Tune the RabbitMQ performance in the OpenStack with OVS deployments

Tune the RabbitMQ performance in the OpenStack with OVS deploymentsΒΆ

Proper configuration of Nova and Neutron services in your Reclass deployment model allows for decreasing the load on the RabbitMQ service making the service more stable under high load in the deployments with 1000+ nodes.

To tune the RabbitMQ performance on a new MCP OpenStack deployment:

  1. Generate a deployment metadata model for your new MCP OpenStack as described in Create a deployment metadata model using the Model Designer UI.

  2. Open the cluster level of your Git project repository.

  3. In openstack/gateway.yml, define the following parameters as required. For example:

    neutron:
      gateway:
        dhcp_lease_duration: 86400
        message_queue:
          rpc_conn_pool_size: 300
          rpc_thread_pool_size: 2048
          rpc_response_timeout: 3600
    
  4. In openstack/compute/init.yml, define the following parameters as required. For example:

    neutron:
      compute:
        message_queue:
          rpc_conn_pool_size: 300
          rpc_thread_pool_size: 2048
          rpc_response_timeout: 3600
    
  5. In openstack/control.yml, define the following parameters as required. For example:

    nova:
      controller:
        timeout_nbd: 60
        heal_instance_info_cache_interval: 600
        block_device_creation_timeout: 60
        vif_plugging_timeout: 600
        message_queue:
          rpc_poll_timeout: 60
          connection_retry_interval_max: 60
          default_reply_timeout: 60
          default_send_timeout: 60
          default_notify_timeout: 60
    
  6. In openstack/compute/init.yml, define the following parameters as required. For example:

    nova:
      compute:
        timeout_nbd: 60
        heal_instance_info_cache_interval: 600
        block_device_creation_timeout: 60
        vif_plugging_timeout: 600
        message_queue:
          rpc_poll_timeout: 60
          connection_retry_interval_max: 60
          default_reply_timeout: 60
          default_send_timeout: 60
          default_notify_timeout: 60
    
  7. In openstack/control.yml, define the following parameters as required. For example:

    neutron:
      server:
        dhcp_lease_duration: 86400
        agent_boot_time: 7200
        message_queue:
          rpc_conn_pool_size: 300
          rpc_thread_pool_size: 2048
          rpc_response_timeout: 3600
    
  8. Optional. Set additional parameters to improve the RabbitMQ performance.

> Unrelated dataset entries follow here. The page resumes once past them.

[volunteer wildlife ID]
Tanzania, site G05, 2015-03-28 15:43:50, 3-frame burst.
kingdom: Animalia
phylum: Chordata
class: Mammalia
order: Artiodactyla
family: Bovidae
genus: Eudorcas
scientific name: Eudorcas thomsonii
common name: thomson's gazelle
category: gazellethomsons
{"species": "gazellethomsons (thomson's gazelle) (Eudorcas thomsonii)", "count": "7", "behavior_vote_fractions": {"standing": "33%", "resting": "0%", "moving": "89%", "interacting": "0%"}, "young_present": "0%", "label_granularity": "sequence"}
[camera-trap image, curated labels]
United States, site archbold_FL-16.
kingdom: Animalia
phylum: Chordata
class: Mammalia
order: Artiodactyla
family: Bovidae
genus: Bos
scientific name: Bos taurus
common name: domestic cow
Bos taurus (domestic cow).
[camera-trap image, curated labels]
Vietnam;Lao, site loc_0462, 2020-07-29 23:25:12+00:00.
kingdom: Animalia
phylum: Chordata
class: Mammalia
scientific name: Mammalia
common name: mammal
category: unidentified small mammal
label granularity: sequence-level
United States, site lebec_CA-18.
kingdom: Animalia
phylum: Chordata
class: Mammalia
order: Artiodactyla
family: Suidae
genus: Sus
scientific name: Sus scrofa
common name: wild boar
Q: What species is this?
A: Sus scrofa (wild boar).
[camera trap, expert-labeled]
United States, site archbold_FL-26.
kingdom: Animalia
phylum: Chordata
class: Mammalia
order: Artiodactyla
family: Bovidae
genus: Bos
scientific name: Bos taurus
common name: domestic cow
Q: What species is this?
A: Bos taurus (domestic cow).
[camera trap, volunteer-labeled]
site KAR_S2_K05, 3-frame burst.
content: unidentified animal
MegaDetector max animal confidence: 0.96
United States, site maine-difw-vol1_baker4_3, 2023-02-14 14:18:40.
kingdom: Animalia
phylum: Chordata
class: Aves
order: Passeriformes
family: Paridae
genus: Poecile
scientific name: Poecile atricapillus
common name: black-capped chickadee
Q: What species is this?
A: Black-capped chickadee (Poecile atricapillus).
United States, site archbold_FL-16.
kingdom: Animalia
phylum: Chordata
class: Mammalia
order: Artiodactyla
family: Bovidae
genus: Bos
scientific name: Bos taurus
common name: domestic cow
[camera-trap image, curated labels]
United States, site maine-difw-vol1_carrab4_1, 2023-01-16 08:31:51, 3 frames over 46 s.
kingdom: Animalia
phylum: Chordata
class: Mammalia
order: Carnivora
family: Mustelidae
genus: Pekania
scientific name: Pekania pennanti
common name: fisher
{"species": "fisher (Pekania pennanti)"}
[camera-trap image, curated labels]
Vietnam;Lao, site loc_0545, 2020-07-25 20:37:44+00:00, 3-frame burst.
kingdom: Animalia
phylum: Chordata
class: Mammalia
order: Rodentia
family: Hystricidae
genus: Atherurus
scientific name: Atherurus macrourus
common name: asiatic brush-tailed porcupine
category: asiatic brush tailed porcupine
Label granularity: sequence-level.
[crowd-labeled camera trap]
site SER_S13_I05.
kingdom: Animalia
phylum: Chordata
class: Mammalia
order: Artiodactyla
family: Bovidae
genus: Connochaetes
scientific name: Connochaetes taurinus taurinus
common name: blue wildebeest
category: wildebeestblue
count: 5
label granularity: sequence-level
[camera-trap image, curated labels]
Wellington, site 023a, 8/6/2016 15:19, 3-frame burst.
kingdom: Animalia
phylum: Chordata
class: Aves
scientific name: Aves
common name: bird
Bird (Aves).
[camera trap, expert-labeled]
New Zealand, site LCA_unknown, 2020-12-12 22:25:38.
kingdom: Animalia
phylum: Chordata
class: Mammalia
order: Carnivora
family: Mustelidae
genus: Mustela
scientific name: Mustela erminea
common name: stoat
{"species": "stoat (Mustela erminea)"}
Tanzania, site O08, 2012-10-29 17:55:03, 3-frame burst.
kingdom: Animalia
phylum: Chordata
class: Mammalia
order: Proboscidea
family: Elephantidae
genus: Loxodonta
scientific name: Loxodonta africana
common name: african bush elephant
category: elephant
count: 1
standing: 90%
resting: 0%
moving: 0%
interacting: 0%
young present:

    The following parameters should be set in correlation with each other. For example, the value of the report_interval parameter should be a half or less than the value of the agent_down_time parameter. The report_interval parameter should be set on all nodes where the Neutron agents are running.

    • In openstack/control.yml, define the agent_down_time parameter as required. For example:

      neutron:
        server:
          agent_down_time: 300
      
    • In openstack/compute/init.yml and openstack/gateway.yml, define the report_interval parameter as required. For example:

      neutron:
        compute:
          report_interval: 120
      

    Caution

    The time of workload being unavailable can be increased in case of the Neutron agents failover. Though, the number of the AMQP messages in the RabbiMQ queues can be lower.

  9. Optional. To speed up message handling by the Neutron agents and Neutron API, define the rpc_workers parameter in openstack/control.yml. The defined number of workers should be equal to the number of CPUs multiplied by two. For example, if the number of CPU is 24, set the rpc_workers parameter to 48:

    neutron:
      server:
         rpc_workers: 48
    
  10. Optional. Set the additional parameters for the Neutron server role to improve stability of the networking configuration:

    • Set the allow_automatic_dhcp_failover parameter to false. If set to true, the server reschedules nets from the failed DHCP agents so that the alive agents catch up the net and serve DHCP. Once the agent reconnects to RabbitMQ, the agent detects that its net has been rescheduled and removes the DHCP port, namespace, and flows. This parameter was implemented for the use cases when the whole gateway node goes down. In case of the RabbitMQ instability, agents do not actually go down, and the data plane is not affected. Therefore, we recommend that you set it to false. But you should consider the risks of a gateway node going down as well before setting the allow_automatic_dhcp_failover parameter.
    • Define the dhcp_agents_per_network parameter that sets the number of the DHCP agents per network. To have one DHCP agent on each gateway node, set the parameter to the number of the gateway nodes in your deployment. For example, dhcp_agents_per_network: 3.

    Configuration example:

    neutron:
      server:
        dhcp_agents_per_network: 3
        allow_automatic_dhcp_failover: false
    
  11. Proceed to the new MCP OpenStack environment configuration and deployment as required.